Shall we presume that there were more good-looking men and women three decades ago than there are now, or shall we presume that while looks might have remained the same (or believe it, turned better) but it is the attitude of a man or a woman towards him or herself that has changed. Is it that we are constantly failing to understand the true meaning of beauty or the beauty is failing in getting us become good-looking? Something is missing somewhere. Let’s come to that later.
We always, and everywhere, try to be beautiful, and in the process a mirror becomes more personal to us than we are to ourselves. The process of becoming beautiful and looking good is so rapid that what we become is just an outward us. Is being beautiful so important? Even now we see the most popular people not so good-looking, and the most beautiful people next door not so popular. Does beauty really matter? Probably it does, particularly for people who have a dying preoccupation for the body and would go to any length to safeguard it. No wonder then, despite nearly thirty years of feminism, beauty industry is a multi-billion dollar a year business. Those who make money have a mind, and those who spend have forgotten they have it.

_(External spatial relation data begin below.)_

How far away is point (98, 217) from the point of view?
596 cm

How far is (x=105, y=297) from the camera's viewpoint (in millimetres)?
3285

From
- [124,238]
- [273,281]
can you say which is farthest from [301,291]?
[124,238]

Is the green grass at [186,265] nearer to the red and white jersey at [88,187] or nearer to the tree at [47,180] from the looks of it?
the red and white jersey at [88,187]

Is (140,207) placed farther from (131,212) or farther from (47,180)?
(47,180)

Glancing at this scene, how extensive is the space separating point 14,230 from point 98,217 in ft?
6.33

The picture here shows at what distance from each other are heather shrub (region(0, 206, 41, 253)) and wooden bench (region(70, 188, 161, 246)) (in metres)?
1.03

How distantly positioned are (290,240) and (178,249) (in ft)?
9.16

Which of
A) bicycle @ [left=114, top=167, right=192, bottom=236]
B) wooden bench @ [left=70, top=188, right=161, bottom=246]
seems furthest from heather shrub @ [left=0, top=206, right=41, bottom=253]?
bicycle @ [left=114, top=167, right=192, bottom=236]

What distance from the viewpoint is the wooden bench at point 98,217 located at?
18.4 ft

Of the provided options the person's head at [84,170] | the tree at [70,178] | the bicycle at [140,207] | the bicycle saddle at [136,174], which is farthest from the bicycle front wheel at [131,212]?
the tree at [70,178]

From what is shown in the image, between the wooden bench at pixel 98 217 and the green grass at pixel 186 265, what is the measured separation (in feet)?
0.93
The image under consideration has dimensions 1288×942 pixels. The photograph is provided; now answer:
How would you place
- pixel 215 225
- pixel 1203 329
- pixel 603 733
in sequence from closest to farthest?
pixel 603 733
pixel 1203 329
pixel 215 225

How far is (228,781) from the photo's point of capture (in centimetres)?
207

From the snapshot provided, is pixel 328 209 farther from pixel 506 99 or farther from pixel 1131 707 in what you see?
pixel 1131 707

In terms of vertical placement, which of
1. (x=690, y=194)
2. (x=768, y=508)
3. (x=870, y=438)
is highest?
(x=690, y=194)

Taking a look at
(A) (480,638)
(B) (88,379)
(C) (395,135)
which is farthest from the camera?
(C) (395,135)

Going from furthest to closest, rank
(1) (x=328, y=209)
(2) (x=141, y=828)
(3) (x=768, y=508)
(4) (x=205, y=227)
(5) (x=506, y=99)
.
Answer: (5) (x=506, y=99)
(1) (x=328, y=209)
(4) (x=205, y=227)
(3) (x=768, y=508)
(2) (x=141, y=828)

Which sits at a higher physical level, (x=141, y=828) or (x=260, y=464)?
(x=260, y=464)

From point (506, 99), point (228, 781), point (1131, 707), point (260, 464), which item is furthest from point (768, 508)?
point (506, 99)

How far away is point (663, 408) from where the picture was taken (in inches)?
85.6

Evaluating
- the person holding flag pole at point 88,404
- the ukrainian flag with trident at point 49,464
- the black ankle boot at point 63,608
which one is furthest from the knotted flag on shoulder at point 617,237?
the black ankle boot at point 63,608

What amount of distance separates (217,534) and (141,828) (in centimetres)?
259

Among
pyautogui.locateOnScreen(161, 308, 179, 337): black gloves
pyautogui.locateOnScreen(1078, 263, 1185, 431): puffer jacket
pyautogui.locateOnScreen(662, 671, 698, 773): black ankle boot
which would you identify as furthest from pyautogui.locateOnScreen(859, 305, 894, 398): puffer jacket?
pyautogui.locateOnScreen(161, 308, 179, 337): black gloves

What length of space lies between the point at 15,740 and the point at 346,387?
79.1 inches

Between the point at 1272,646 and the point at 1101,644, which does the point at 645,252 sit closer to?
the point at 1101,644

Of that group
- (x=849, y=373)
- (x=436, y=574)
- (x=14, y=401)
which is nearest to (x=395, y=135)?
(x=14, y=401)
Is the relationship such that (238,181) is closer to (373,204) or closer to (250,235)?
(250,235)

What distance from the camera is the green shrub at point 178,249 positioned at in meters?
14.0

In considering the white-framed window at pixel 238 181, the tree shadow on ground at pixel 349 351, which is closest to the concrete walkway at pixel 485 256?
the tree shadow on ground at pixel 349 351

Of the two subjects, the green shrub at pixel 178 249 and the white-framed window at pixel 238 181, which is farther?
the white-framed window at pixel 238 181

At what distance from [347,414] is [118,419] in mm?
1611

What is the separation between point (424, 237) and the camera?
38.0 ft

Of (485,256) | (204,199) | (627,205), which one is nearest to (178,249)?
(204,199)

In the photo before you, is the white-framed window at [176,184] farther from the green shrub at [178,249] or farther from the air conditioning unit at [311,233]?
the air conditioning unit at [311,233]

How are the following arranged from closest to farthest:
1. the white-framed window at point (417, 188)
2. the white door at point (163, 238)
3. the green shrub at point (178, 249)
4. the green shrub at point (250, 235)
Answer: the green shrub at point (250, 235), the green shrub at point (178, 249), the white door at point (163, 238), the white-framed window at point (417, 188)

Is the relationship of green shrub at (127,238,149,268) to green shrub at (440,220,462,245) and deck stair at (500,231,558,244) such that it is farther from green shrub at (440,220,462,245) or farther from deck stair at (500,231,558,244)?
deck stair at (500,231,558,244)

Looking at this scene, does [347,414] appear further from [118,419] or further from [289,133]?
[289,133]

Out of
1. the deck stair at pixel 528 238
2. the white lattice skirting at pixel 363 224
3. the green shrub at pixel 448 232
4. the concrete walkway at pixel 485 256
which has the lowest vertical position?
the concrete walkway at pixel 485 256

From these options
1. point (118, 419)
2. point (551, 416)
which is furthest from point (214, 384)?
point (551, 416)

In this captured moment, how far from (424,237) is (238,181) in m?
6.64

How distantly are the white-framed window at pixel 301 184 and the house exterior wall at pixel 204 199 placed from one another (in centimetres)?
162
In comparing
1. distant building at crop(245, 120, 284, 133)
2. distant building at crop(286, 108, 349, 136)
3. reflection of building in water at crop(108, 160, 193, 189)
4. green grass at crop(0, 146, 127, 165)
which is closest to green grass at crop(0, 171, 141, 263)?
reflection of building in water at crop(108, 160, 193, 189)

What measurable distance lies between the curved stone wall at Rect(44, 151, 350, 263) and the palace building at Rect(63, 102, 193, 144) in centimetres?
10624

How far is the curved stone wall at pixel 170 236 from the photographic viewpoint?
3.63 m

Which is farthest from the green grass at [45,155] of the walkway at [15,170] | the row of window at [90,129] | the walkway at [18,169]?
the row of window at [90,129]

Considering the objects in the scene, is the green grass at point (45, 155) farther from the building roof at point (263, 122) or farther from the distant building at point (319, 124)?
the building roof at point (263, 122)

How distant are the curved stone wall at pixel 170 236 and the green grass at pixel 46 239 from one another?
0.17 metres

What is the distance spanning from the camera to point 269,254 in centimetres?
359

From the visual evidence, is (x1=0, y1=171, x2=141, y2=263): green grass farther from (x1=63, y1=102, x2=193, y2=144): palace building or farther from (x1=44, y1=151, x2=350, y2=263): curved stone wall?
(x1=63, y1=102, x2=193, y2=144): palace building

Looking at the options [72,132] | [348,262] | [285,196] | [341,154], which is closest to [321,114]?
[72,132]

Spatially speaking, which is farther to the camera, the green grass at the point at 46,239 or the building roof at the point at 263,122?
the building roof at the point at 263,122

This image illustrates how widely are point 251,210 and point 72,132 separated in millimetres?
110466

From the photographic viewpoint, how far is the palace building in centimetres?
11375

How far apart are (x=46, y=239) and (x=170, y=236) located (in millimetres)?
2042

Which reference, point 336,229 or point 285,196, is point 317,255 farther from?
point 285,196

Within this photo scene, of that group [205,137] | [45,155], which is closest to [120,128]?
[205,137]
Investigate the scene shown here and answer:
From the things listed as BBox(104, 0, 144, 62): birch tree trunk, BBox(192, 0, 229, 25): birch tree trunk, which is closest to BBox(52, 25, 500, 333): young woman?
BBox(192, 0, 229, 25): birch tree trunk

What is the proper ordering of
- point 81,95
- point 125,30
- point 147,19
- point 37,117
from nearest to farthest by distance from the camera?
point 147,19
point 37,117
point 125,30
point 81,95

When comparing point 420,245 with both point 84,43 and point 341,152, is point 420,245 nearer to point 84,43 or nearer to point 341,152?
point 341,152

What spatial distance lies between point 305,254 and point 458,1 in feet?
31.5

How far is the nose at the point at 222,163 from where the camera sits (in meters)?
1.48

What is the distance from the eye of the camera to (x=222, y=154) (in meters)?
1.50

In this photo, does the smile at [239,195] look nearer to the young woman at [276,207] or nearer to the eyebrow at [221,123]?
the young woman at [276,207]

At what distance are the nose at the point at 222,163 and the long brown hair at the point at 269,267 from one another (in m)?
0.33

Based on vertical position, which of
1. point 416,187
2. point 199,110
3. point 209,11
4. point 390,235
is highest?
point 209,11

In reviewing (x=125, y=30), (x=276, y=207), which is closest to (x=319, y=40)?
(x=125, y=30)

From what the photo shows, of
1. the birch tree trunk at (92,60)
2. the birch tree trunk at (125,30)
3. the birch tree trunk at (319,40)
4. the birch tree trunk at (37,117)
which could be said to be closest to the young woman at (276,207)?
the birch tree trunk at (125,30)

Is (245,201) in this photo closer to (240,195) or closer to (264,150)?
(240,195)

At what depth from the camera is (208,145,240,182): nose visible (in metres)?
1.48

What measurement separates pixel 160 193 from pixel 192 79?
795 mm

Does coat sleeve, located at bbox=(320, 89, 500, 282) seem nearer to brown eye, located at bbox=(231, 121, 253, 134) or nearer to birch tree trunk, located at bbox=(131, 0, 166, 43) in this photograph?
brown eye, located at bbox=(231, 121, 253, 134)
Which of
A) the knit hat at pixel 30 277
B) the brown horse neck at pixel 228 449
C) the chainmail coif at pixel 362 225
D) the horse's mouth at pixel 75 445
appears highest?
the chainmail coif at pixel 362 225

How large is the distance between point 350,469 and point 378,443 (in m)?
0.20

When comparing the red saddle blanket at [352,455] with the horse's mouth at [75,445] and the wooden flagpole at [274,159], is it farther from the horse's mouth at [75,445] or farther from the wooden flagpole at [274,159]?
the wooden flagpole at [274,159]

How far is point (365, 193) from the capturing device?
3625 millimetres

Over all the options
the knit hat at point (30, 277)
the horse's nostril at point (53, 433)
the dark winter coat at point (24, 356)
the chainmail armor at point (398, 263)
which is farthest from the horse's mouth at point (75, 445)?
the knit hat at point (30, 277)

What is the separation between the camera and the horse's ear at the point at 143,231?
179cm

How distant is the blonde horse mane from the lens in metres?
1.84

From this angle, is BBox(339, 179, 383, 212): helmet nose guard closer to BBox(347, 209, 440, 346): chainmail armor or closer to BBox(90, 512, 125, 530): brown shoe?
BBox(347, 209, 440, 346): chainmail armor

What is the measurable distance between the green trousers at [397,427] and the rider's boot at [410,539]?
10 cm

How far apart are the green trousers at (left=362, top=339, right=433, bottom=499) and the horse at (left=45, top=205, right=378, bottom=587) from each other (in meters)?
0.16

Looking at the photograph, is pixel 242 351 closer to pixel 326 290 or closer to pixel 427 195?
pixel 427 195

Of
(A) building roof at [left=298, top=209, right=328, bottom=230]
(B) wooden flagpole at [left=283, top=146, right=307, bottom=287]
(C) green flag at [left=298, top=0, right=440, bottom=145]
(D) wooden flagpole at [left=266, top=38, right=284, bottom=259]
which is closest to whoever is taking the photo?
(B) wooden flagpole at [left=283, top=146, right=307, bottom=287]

Least do we realize that we would look the way we are, and an expression on our face is actually the reflection of what we are from within? We can camouflage the exterior, but what can we do to the interior. Our goodness or badness, generosity or animosity, or love or hatred, all show somewhere here or somewhere there on our bodies. If we are good from within, our face reflects a mesmerizing state of goodness; if we are not, we clearly show it through our expressions.
It is this body we always give a helping, and not to what lies beneath it. This way we only answer some deep-rooted anxieties in our psychology, and do not provide a solution to them. We keep on spinning answers for these anxieties, until we run out of them as we advance in age. Try as you might, you can’t camouflage old age. We fail to achieve ageless beauty. The reason being that we failed to recognize it when we were young. Ageless beauty, says Ayurveda, comes from within.
Ayurveda values inner beauty as much as it does value outer beauty. Beauty, it adds, is based on good health. What is more important is that whenever Ayurveda recommends an external application to enhance your looks, it always has some degree of effect that it exerts internally on you. Henna, for example, is a hair-coloring agent and vitalizer for of us, but when it remains on the scalp and remains in contact for long; it does more to our internal health than what meets the eye. Lifestyle changes, another thing Ayurveda recommends, make you look good naturally than become good artificially. Haven’t you ever come across simple-looking, down-to-earth people who impress upon, and look good to you, in the first very instance? They are the ones who carry an inner, positive influence as a beautiful mark on their faces. Beauty is nothing but a mindset, and you are actually a positive or a negative mindset when you look beautiful, or do not.